Trump annonce qu'il reporte une attaque contre l'Iran suite aux pressions de ses alliés arabes
Le président des États-Unis, Donald Trump, a annoncé ce lundi avoir décidé de reporter une attaque contre l'Iran prévue mardi à la demande de ses alliés d'Arabie saoudite, du Qatar et des Émirats arabes unis.
Dans un message sur son réseau Truth Social, le républicain a toutefois assuré que les États-Unis étaient prêts à lancer à tout moment une « attaque à grande échelle » contre la République islamique si un accord n'était pas trouvé pour limiter ses capacités nucléaires.

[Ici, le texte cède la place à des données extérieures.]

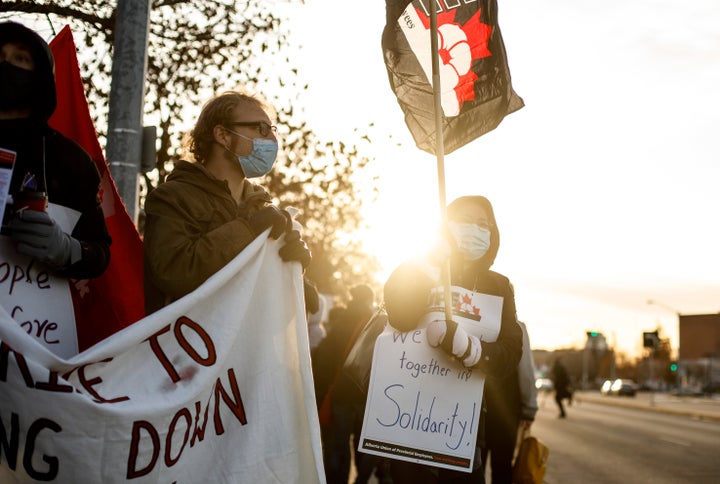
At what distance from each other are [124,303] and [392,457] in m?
1.28

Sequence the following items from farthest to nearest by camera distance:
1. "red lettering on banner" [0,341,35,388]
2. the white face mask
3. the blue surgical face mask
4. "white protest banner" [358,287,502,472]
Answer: the white face mask
"white protest banner" [358,287,502,472]
the blue surgical face mask
"red lettering on banner" [0,341,35,388]

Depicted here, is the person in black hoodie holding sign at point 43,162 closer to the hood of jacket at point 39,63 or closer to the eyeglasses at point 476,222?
the hood of jacket at point 39,63

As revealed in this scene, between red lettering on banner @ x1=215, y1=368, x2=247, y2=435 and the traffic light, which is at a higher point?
the traffic light

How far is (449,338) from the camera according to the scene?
3.44 m

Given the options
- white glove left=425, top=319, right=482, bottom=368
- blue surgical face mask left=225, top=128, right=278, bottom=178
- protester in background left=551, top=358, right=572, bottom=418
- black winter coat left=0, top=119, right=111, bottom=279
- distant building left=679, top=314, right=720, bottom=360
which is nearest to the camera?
black winter coat left=0, top=119, right=111, bottom=279

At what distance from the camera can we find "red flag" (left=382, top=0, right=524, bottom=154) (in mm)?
4129

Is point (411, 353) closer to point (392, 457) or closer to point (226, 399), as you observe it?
point (392, 457)

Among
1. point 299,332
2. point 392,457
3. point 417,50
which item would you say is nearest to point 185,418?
point 299,332

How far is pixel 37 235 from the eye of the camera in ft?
8.07

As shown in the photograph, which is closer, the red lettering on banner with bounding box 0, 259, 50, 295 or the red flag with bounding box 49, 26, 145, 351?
the red lettering on banner with bounding box 0, 259, 50, 295

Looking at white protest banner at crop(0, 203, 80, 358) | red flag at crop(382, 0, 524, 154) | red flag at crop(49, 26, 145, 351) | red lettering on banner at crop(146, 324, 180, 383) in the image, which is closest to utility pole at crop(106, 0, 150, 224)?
red flag at crop(49, 26, 145, 351)

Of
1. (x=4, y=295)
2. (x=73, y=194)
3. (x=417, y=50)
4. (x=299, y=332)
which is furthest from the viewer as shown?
(x=417, y=50)

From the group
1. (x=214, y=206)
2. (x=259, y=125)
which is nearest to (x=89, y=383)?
(x=214, y=206)

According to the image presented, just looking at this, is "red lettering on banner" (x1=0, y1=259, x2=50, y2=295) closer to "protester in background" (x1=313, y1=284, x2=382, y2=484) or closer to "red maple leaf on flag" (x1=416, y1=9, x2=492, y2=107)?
"red maple leaf on flag" (x1=416, y1=9, x2=492, y2=107)
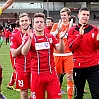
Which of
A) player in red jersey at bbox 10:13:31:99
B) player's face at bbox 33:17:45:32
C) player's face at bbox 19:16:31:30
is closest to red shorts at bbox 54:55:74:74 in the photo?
player in red jersey at bbox 10:13:31:99

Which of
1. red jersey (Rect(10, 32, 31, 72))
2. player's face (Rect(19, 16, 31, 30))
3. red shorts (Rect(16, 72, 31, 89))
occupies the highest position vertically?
player's face (Rect(19, 16, 31, 30))

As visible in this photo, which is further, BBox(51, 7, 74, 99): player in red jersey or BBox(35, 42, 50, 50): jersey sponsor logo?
BBox(51, 7, 74, 99): player in red jersey

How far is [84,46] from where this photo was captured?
234 inches

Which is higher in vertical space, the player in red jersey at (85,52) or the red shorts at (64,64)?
the player in red jersey at (85,52)

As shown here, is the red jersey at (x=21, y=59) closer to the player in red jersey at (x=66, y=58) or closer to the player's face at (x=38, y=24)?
the player's face at (x=38, y=24)

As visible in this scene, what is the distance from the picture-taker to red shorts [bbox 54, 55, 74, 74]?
7648mm

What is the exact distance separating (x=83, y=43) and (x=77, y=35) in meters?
0.18

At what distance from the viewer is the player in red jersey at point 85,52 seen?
19.3 ft

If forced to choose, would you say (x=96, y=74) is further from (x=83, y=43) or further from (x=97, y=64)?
(x=83, y=43)

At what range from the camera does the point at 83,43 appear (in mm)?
5930

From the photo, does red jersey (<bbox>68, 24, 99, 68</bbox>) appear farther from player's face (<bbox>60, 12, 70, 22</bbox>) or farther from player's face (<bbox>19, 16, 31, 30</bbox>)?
player's face (<bbox>60, 12, 70, 22</bbox>)

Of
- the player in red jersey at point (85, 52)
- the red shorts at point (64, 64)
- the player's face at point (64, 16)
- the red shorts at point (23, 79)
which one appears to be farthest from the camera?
the red shorts at point (64, 64)

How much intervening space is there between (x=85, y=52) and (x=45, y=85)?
1.07m

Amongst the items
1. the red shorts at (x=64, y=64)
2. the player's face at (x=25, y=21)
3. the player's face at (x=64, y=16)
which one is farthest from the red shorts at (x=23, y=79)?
the player's face at (x=64, y=16)
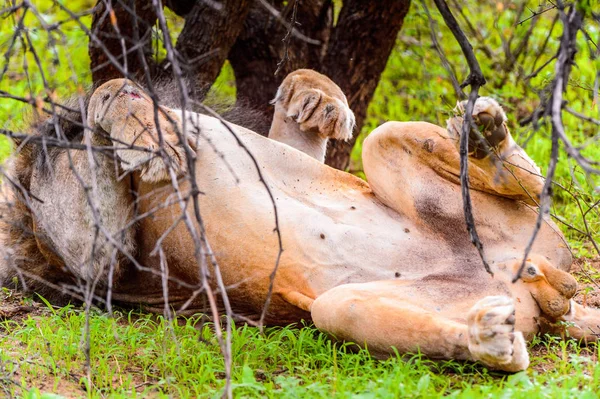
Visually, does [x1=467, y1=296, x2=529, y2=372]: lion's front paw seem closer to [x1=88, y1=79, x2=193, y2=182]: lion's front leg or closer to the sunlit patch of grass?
the sunlit patch of grass

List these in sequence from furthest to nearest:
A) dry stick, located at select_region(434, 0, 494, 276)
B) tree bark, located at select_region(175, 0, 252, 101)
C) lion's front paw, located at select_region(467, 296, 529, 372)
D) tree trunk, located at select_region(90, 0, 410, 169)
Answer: tree trunk, located at select_region(90, 0, 410, 169), tree bark, located at select_region(175, 0, 252, 101), lion's front paw, located at select_region(467, 296, 529, 372), dry stick, located at select_region(434, 0, 494, 276)

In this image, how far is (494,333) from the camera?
2.72 metres

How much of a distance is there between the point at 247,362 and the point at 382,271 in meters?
0.75

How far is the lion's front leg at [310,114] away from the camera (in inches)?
160

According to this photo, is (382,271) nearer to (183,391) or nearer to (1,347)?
(183,391)

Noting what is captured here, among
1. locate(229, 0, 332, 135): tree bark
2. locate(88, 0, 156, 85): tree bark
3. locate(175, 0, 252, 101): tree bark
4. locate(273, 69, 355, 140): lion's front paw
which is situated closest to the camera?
locate(273, 69, 355, 140): lion's front paw

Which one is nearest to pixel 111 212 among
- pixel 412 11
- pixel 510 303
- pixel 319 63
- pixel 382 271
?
pixel 382 271

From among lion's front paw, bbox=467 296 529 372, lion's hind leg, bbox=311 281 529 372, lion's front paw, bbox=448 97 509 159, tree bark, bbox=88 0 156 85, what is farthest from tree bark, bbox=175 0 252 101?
lion's front paw, bbox=467 296 529 372

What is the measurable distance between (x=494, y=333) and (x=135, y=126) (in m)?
1.72

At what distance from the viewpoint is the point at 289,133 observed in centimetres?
428

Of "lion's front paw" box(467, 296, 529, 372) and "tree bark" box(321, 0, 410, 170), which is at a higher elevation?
"tree bark" box(321, 0, 410, 170)

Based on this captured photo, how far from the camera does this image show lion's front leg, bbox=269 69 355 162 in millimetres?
4070

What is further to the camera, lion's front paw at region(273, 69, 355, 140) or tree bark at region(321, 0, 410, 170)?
tree bark at region(321, 0, 410, 170)

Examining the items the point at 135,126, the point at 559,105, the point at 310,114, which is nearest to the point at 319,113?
the point at 310,114
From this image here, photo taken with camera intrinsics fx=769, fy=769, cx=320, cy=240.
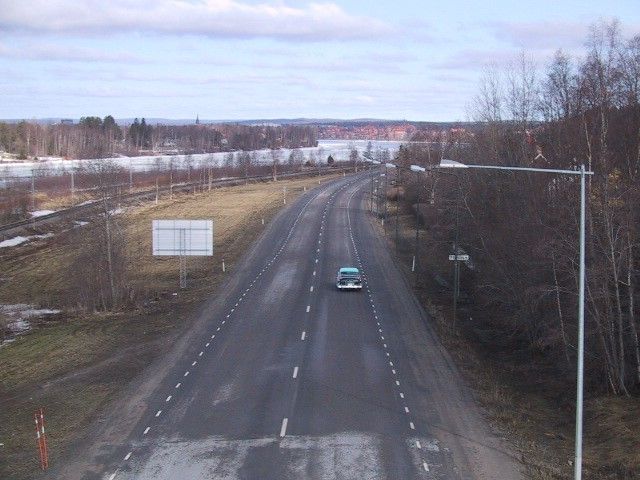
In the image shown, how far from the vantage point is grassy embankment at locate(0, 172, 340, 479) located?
2286 centimetres

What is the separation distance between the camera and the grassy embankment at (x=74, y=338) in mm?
22859

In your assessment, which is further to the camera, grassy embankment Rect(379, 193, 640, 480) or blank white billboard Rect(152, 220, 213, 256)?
blank white billboard Rect(152, 220, 213, 256)

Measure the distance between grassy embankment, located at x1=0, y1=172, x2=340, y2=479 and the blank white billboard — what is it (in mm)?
2021

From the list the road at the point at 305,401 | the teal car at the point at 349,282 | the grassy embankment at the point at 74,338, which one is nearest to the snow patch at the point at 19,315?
the grassy embankment at the point at 74,338

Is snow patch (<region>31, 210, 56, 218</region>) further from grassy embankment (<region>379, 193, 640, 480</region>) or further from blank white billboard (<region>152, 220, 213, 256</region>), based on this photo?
grassy embankment (<region>379, 193, 640, 480</region>)

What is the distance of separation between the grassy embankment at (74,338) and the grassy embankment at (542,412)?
1208cm

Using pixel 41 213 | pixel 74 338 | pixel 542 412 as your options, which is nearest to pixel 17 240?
pixel 41 213

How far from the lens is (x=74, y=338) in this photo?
114 ft

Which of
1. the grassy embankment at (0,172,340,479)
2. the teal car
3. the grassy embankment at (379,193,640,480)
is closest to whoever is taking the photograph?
the grassy embankment at (379,193,640,480)

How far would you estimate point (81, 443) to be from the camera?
20.8 meters

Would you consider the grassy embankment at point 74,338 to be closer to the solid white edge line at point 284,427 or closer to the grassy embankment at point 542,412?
the solid white edge line at point 284,427

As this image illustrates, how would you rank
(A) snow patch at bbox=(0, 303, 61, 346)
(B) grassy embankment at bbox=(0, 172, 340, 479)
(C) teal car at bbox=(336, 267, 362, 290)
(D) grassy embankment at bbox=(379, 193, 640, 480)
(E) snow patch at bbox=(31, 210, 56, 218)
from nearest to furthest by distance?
(D) grassy embankment at bbox=(379, 193, 640, 480), (B) grassy embankment at bbox=(0, 172, 340, 479), (A) snow patch at bbox=(0, 303, 61, 346), (C) teal car at bbox=(336, 267, 362, 290), (E) snow patch at bbox=(31, 210, 56, 218)

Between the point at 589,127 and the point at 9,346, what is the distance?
1036 inches

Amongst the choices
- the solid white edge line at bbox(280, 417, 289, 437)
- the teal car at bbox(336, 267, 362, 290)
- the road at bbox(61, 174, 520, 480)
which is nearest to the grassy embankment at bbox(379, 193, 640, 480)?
the road at bbox(61, 174, 520, 480)
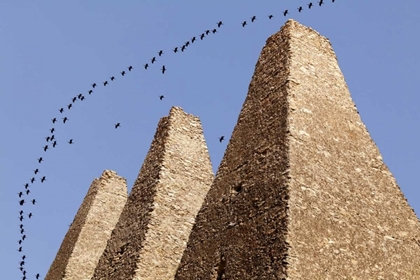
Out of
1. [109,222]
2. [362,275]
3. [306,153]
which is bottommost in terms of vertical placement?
[362,275]

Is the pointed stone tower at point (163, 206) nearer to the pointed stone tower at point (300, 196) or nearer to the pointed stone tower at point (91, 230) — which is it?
the pointed stone tower at point (300, 196)

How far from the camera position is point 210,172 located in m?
15.2

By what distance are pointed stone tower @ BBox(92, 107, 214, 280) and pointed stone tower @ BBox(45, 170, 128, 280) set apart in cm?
414

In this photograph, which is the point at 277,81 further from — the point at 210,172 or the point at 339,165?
the point at 210,172

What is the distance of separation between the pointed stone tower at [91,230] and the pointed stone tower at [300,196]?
29.0 ft

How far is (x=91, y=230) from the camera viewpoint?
60.9 ft

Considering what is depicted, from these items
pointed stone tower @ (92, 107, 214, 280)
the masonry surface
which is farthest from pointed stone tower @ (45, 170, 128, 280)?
the masonry surface

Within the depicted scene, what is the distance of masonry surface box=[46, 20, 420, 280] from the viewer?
822cm

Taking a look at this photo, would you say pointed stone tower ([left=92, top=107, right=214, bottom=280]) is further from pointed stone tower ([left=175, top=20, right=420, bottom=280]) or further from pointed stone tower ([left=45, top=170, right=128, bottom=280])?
pointed stone tower ([left=45, top=170, right=128, bottom=280])

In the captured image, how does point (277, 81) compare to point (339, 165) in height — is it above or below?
above

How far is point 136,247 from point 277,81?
492 centimetres

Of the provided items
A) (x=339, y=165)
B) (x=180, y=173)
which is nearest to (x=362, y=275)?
(x=339, y=165)


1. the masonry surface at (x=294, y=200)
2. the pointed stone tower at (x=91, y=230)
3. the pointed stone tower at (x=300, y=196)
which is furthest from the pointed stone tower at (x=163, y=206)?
the pointed stone tower at (x=91, y=230)

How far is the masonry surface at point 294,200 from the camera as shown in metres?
8.22
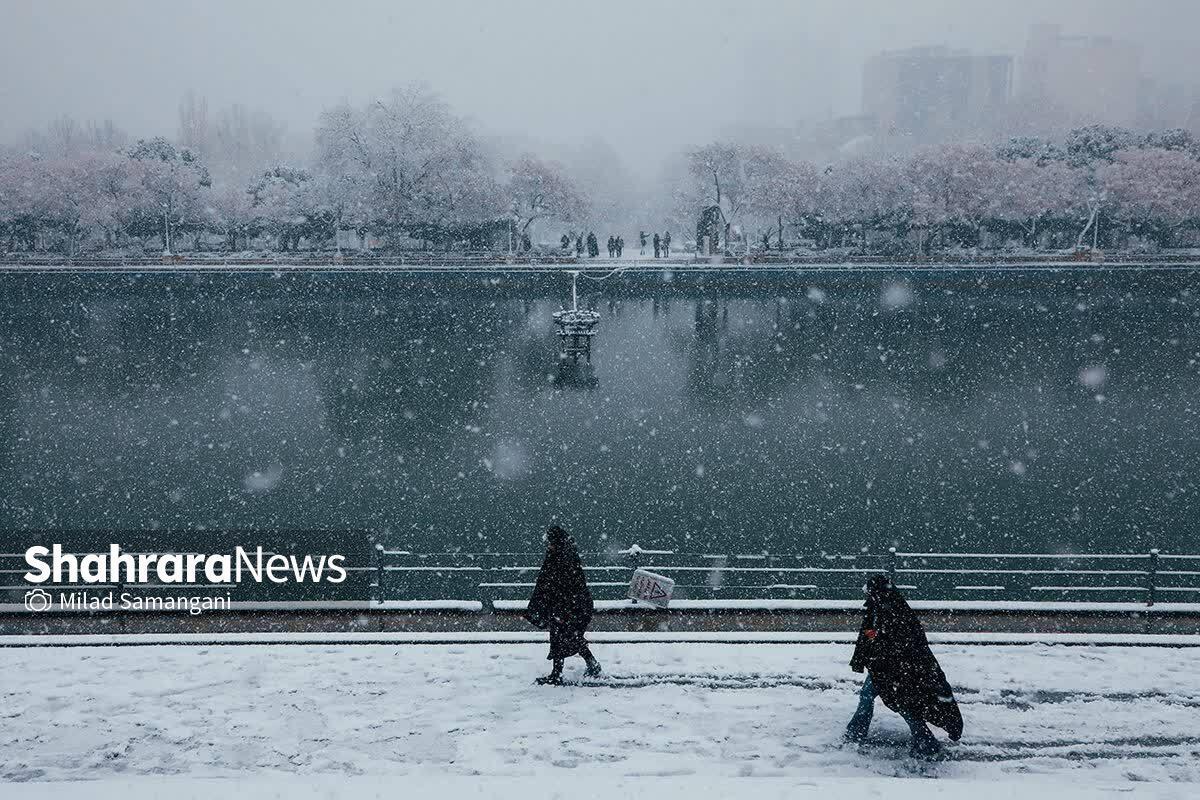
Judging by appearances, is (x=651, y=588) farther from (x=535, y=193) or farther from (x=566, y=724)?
(x=535, y=193)

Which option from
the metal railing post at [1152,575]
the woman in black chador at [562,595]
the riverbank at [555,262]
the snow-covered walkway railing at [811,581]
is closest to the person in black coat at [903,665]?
the woman in black chador at [562,595]

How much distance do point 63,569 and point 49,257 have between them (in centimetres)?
5070

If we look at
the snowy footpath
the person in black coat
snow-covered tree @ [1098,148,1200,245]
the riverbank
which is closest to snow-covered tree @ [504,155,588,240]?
the riverbank

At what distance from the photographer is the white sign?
35.7ft

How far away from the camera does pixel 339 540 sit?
20047 mm

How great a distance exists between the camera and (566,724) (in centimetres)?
837

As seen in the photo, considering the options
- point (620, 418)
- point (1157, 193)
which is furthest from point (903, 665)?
point (1157, 193)

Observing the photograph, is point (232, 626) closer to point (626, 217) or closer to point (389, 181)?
point (389, 181)

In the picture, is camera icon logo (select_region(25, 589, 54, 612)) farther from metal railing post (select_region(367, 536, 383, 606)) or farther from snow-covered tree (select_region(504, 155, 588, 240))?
snow-covered tree (select_region(504, 155, 588, 240))

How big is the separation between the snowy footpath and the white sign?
0.96 metres

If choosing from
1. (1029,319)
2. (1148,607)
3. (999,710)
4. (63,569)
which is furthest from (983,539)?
(1029,319)

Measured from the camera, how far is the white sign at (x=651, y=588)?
10.9 m

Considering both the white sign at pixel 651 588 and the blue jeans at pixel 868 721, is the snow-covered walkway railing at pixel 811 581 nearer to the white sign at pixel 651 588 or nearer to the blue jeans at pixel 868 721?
the white sign at pixel 651 588

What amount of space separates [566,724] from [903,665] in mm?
2801
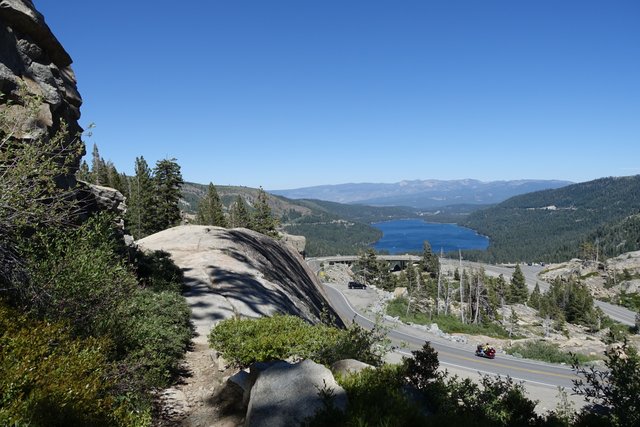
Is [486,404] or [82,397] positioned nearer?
[82,397]

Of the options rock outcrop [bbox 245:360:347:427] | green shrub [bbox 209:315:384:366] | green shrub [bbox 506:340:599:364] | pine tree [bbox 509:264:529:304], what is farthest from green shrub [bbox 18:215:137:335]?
pine tree [bbox 509:264:529:304]

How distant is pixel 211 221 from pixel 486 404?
62.5 m

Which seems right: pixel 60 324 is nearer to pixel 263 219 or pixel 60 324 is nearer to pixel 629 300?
pixel 263 219

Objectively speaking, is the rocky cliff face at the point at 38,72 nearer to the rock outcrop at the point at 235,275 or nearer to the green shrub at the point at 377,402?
the rock outcrop at the point at 235,275

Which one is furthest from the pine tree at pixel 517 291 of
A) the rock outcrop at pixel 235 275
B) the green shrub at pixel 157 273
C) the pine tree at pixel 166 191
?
the green shrub at pixel 157 273

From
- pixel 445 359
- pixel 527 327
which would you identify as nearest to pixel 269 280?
pixel 445 359

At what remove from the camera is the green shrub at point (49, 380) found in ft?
13.2

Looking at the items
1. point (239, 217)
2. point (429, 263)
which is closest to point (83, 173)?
point (239, 217)

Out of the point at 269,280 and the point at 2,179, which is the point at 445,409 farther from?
the point at 269,280

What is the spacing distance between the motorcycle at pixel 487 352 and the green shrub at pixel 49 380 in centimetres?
3820

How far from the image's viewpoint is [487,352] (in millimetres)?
36969

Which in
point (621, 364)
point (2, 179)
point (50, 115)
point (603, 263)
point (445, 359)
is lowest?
point (603, 263)

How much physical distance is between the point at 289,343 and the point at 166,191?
48017 millimetres

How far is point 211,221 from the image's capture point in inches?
2584
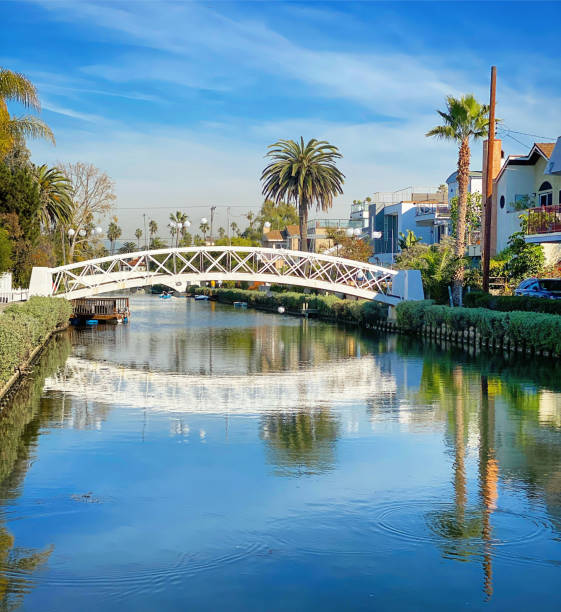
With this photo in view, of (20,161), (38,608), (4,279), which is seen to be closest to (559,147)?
(4,279)

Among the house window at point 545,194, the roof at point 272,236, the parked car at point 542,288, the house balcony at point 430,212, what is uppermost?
the roof at point 272,236

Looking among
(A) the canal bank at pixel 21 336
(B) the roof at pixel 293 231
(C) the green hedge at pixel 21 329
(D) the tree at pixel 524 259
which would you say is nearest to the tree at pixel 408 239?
(D) the tree at pixel 524 259

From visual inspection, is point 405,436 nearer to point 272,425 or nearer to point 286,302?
point 272,425

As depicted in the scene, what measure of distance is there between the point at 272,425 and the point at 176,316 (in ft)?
173

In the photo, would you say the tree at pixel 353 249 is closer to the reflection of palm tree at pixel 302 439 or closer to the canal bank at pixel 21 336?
the canal bank at pixel 21 336

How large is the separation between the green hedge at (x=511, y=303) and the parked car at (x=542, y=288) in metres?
1.15

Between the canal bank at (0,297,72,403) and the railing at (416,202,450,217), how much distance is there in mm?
35966

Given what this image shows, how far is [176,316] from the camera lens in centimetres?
7138

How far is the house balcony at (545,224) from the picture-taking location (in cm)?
4172

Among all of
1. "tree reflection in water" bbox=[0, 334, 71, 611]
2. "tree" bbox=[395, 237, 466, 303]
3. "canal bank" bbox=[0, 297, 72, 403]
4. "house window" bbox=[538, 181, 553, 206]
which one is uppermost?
"house window" bbox=[538, 181, 553, 206]

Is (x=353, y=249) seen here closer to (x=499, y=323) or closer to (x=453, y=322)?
(x=453, y=322)

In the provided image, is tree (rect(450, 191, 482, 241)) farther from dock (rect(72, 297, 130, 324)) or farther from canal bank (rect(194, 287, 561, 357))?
dock (rect(72, 297, 130, 324))

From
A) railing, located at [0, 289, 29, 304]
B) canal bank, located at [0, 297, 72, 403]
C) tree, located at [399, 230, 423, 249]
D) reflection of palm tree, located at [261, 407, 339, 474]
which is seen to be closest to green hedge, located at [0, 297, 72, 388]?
canal bank, located at [0, 297, 72, 403]

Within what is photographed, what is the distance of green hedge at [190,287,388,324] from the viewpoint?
191 feet
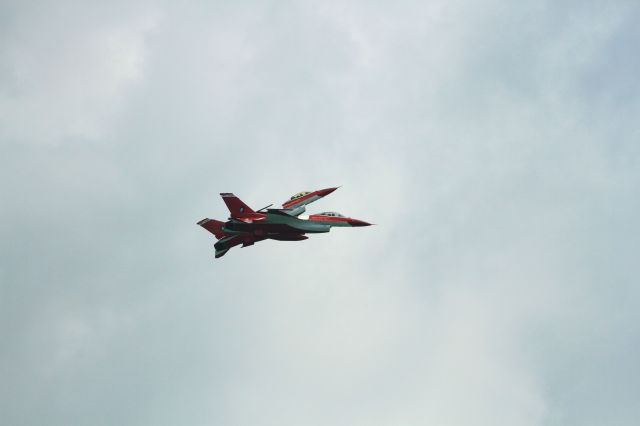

Jusqu'à présent, le président n'avait pas rendu publique son intention d'attaquer l'Iran mardi, une attaque qui aurait mis fin au cessez-le-feu en vigueur depuis avril dernier, selon EFE.
Selon Trump, les dirigeants arabes lui ont demandé de reporter cette attaque puisque « des négociations sérieuses sont en cours » et que, selon lui, un accord « très acceptable pour les États-Unis » pourrait être conclu.
« Sur la base de mon respect pour les dirigeants susmentionnés, j'ai demandé au secrétaire à la Guerre Pete Hegseth, au chef d'état-major interarmées, le général Daniel Caine, et aux forces armées américaines de NE PAS mener l'attaque prévue contre l'Iran demain », a-t-il déclaré.
Cependant, il a averti qu'il avait ordonné aux commandants militaires d'être « préparés à une attaque à grande échelle contre l'Iran, à tout moment, dans le cas où un accord acceptable ne serait pas conclu ».
Les négociations entre Washington et Téhéran pour mettre fin à la guerre entamée le 28 février par les Etats-Unis et Israël sont au point mort depuis des semaines, alors que le blocus du détroit d'Ormuz menace d'entraîner de graves conséquences économiques.
La République islamique a rejeté à plusieurs reprises les conditions imposées par l’administration Trump pour arrêter l’enrichissement de l’uranium et a annoncé lundi avoir présenté une contre-proposition par l’intermédiaire de médiateurs pakistanais.
Dimanche, Trump a menacé de reprendre l'offensive, interrompue depuis avril en raison d'un cessez-le-feu, assurant que l'Iran « manque de temps ».